* _EXERCISE DIRECTIONS_
Find each line below where the word "Free" occurs, and copy it.

* _GIVEN RECORDS_
* * * * * * * * *

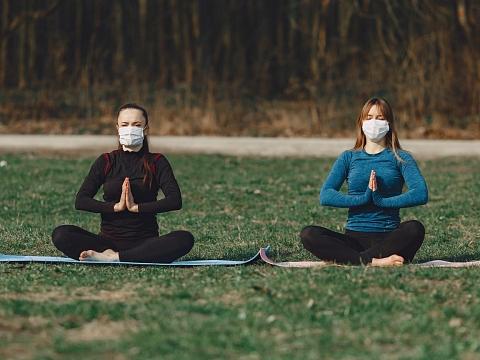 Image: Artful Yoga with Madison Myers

* * * * * * * * *

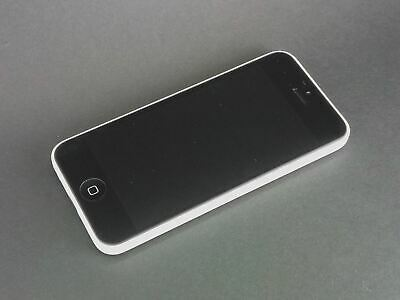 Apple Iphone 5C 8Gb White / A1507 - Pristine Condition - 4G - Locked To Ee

* * * * * * * * *

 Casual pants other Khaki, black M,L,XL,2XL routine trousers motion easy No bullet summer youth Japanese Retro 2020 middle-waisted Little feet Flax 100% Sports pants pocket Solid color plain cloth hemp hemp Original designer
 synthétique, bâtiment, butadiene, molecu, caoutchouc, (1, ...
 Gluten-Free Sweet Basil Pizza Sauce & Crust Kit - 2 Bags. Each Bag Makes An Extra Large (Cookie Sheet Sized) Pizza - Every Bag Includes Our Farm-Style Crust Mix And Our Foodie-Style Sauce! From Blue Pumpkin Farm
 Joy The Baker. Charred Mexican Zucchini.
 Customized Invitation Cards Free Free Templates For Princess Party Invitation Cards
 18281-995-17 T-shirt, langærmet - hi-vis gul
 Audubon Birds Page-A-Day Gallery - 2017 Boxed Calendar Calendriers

* * * * * * * * *

* _WRITTEN SOLUTION_
 Gluten-Free Sweet Basil Pizza Sauce & Crust Kit - 2 Bags. Each Bag Makes An Extra Large (Cookie Sheet Sized) Pizza - Every Bag Includes Our Farm-Style Crust Mix And Our Foodie-Style Sauce! From Blue Pumpkin Farm
 Customized Invitation Cards Free Free Templates For Princess Party Invitation Cards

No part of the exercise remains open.